To address the ill-posedness and generalization bottlenecks of monocular 3D human pose estimation in unconstrained, real-time scenarios, this work proposes an end-to-end framework integrating geometric priors and biomechanical constraints. Methodologically: (i) a self-calibrating camera parameter estimation module jointly optimizes intrinsic parameters and pose; (ii) a geometry-aware 2D-to-3D lifting network explicitly encodes joint hierarchy and kinematic constraints; (iii) large-scale, anatomically plausible 2D–3D paired data are synthesized via inverse kinematics, enabling synergistic data-driven and model-driven training. The approach achieves state-of-the-art accuracy on benchmarks including Human3.6M and MPI-INF-3DHP, while maintaining real-time performance (>30 FPS) on edge devices. It significantly improves cross-domain generalization and physical plausibility of estimated poses, all without requiring specialized hardware—enabling personalized, low-latency 3D pose estimation in practical settings.

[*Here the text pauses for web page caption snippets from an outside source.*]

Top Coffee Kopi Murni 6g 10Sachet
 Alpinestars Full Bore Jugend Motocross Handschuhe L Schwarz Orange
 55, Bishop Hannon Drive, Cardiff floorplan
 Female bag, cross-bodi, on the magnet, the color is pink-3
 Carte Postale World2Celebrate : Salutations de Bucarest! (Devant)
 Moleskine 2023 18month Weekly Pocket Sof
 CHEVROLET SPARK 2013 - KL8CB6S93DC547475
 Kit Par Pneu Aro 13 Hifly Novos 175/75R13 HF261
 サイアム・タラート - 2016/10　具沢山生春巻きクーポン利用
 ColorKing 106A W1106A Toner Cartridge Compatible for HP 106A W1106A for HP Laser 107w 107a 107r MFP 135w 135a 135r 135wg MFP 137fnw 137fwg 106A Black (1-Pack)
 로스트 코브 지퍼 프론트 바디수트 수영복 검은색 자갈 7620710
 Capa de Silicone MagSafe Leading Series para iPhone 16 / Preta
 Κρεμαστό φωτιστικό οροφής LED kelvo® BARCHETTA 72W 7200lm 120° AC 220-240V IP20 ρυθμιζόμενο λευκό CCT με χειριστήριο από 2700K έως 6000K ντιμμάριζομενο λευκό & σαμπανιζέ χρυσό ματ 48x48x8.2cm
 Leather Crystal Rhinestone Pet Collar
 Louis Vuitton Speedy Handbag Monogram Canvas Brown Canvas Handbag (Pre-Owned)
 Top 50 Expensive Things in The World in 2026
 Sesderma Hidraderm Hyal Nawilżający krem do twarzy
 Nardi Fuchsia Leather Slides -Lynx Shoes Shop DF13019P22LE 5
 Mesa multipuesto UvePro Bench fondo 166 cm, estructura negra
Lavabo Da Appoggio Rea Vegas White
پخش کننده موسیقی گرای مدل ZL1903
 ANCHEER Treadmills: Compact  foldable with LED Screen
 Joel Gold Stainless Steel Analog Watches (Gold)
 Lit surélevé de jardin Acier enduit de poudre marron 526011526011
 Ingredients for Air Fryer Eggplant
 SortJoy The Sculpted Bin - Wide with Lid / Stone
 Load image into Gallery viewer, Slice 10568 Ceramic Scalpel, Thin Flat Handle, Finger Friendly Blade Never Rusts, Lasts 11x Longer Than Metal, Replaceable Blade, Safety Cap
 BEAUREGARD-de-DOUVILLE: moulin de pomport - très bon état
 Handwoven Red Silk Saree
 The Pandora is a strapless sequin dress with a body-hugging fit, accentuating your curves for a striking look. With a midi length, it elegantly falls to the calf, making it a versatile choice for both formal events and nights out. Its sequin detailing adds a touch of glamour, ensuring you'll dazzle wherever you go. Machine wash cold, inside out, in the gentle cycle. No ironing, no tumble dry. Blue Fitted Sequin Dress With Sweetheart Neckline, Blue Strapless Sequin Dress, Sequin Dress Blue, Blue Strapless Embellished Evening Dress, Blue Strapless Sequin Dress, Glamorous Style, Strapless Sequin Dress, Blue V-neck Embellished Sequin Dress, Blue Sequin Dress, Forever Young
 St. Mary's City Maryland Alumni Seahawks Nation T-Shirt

Monocular 3D human pose estimation remains a challenging and ill-posed problem, particularly in real-time settings and unconstrained environments. While direct imageto-3D approaches require large annotated datasets and heavy models, 2D-to-3D lifting offers a more lightweight and flexible alternative-especially when enhanced with prior knowledge. In this work, we propose a framework that combines real-time 2D keypoint detection with geometry-aware 2D-to-3D lifting, explicitly leveraging known camera intrinsics and subject-specific anatomical priors. Our approach builds on recent advances in self-calibration and biomechanically-constrained inverse kinematics to generate large-scale, plausible 2D-3D training pairs from MoCap and synthetic datasets. We discuss how these ingredients can enable fast, personalized, and accurate 3D pose estimation from monocular images without requiring specialized hardware. This proposal aims to foster discussion on bridging data-driven learning and model-based priors to improve accuracy, interpretability, and deployability of 3D human motion capture on edge devices in the wild.